WRITTEN EXERCISE: Extract word for word the lines of the records that begin at the line containing "In this presented image, out of the items" and continue through the end of the records.

DATA SUPPLIED:

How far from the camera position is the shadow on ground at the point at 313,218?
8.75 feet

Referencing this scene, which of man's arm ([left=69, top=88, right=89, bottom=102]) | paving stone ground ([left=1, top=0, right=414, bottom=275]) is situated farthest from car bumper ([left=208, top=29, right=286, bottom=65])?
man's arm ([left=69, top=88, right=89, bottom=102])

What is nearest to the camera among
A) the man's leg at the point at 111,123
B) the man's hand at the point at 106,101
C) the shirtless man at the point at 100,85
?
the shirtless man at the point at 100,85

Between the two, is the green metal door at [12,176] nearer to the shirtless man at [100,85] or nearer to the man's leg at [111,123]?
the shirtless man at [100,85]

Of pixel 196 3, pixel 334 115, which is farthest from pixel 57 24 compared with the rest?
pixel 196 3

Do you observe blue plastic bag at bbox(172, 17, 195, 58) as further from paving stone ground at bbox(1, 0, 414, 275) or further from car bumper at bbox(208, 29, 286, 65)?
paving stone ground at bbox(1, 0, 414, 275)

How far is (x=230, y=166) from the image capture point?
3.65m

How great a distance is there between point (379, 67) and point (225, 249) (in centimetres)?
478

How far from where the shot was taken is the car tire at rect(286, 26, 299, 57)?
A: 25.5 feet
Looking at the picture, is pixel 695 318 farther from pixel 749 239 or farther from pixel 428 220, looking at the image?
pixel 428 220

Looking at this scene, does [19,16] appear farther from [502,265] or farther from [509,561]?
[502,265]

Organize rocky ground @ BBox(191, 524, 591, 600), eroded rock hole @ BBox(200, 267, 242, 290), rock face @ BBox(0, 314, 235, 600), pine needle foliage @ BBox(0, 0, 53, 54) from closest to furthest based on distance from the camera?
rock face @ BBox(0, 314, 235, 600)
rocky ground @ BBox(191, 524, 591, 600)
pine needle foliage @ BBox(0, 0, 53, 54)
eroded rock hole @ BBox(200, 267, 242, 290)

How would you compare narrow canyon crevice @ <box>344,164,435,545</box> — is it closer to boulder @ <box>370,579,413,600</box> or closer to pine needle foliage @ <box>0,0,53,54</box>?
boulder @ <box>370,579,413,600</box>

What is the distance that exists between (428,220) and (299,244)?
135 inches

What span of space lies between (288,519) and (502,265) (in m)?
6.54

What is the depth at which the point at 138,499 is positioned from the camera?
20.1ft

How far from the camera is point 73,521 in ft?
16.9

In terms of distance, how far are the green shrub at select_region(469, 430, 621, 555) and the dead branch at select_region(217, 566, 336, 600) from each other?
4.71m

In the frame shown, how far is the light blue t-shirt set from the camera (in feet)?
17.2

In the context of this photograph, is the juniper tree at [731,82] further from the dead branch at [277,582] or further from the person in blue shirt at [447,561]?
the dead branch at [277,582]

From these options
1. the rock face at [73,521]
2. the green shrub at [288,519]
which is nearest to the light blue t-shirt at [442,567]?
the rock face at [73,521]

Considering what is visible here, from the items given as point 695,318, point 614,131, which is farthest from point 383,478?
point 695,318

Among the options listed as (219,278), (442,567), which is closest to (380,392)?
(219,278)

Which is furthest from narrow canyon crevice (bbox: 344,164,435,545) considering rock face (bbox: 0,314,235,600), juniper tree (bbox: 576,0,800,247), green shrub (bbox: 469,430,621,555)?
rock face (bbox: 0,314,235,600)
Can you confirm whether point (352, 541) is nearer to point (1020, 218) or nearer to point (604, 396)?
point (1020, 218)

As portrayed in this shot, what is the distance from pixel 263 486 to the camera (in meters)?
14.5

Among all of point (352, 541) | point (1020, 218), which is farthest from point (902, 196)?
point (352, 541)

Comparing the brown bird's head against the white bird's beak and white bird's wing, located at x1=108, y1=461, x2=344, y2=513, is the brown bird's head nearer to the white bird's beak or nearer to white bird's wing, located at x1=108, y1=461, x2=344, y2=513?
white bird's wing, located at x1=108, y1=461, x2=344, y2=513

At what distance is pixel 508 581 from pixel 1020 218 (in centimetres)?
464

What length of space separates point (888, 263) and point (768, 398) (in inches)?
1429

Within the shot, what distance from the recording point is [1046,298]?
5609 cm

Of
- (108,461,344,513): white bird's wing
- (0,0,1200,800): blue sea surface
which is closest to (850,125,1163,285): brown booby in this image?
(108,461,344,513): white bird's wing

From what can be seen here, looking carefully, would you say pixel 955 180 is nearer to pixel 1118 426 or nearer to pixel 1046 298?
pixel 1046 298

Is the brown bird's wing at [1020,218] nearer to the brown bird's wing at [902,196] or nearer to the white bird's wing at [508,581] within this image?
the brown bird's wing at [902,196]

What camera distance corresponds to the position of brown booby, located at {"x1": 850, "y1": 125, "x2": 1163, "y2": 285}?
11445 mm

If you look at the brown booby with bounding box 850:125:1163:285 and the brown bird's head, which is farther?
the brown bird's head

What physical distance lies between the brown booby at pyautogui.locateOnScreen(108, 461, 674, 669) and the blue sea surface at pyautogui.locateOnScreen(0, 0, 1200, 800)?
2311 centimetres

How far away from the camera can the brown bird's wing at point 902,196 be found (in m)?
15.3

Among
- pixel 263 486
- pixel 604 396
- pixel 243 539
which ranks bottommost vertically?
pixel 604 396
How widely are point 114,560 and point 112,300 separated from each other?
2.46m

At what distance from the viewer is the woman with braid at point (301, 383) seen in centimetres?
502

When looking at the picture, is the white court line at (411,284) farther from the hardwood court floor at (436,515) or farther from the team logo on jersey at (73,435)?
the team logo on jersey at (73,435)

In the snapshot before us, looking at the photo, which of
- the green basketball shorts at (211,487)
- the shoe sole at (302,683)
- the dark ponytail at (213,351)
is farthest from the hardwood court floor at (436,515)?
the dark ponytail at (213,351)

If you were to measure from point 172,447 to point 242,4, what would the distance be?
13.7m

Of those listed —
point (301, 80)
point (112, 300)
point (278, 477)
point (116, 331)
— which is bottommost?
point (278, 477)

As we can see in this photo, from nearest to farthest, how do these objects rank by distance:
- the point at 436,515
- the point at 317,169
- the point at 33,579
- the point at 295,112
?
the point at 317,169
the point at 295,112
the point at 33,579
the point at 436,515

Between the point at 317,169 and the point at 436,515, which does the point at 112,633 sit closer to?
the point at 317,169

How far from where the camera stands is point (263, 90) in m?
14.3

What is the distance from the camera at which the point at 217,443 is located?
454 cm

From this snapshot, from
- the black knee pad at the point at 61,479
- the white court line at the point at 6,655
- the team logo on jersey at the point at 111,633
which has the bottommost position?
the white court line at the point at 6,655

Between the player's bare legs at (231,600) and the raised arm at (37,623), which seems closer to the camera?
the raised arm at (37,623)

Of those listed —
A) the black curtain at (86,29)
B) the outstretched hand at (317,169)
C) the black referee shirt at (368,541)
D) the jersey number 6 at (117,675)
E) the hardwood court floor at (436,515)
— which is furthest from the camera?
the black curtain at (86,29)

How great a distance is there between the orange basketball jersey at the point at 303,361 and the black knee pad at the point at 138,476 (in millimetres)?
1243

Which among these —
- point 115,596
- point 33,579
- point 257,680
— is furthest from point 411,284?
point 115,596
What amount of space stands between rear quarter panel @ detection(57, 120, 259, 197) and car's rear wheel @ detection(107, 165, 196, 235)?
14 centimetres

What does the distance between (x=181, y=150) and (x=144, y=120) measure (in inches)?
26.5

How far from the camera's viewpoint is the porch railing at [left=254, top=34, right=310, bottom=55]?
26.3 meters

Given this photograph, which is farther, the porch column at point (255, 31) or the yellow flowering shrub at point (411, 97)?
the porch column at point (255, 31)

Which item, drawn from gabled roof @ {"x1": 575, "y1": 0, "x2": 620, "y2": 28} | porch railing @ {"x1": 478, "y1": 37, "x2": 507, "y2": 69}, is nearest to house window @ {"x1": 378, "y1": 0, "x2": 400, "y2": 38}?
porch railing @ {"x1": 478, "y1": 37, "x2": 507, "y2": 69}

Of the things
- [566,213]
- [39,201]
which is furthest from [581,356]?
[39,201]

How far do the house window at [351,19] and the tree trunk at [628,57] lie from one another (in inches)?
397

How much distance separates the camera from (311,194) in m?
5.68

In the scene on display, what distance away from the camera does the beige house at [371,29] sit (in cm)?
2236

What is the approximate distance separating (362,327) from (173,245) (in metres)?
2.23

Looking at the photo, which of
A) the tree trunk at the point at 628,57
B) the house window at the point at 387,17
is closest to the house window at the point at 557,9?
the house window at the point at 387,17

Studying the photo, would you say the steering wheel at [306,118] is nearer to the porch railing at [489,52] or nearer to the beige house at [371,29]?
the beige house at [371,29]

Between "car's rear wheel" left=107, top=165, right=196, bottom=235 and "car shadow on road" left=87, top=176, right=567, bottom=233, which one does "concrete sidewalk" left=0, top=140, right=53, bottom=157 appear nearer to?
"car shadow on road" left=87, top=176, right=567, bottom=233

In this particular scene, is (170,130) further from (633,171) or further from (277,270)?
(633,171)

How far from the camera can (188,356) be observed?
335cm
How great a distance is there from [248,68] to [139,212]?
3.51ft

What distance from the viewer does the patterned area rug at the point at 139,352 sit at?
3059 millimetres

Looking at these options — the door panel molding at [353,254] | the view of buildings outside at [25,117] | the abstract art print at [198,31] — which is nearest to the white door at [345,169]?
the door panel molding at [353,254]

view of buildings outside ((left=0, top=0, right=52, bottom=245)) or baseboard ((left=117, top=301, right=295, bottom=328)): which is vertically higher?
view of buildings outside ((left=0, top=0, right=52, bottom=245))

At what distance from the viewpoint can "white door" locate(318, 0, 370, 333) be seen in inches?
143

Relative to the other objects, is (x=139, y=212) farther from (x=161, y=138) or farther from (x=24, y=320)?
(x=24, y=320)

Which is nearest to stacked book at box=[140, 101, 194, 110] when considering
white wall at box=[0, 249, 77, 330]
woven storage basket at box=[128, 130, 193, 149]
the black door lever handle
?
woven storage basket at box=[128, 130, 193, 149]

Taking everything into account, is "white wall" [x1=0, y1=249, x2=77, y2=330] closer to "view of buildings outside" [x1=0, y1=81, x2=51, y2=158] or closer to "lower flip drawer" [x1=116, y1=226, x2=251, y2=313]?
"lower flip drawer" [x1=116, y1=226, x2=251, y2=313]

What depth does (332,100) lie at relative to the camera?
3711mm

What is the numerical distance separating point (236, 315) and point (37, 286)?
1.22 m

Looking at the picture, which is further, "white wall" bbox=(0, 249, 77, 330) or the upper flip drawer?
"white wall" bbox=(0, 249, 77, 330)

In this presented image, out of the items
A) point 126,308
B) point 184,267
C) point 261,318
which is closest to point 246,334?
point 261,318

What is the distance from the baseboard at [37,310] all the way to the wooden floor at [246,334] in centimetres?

TASK OUTPUT:
In this presented image, out of the items
A) point 126,308
B) point 184,267
C) point 261,318
which is closest to point 246,334?
point 261,318

What is the distance from the baseboard at [37,310] all the way to the wooden floor at [246,334] in centimetres?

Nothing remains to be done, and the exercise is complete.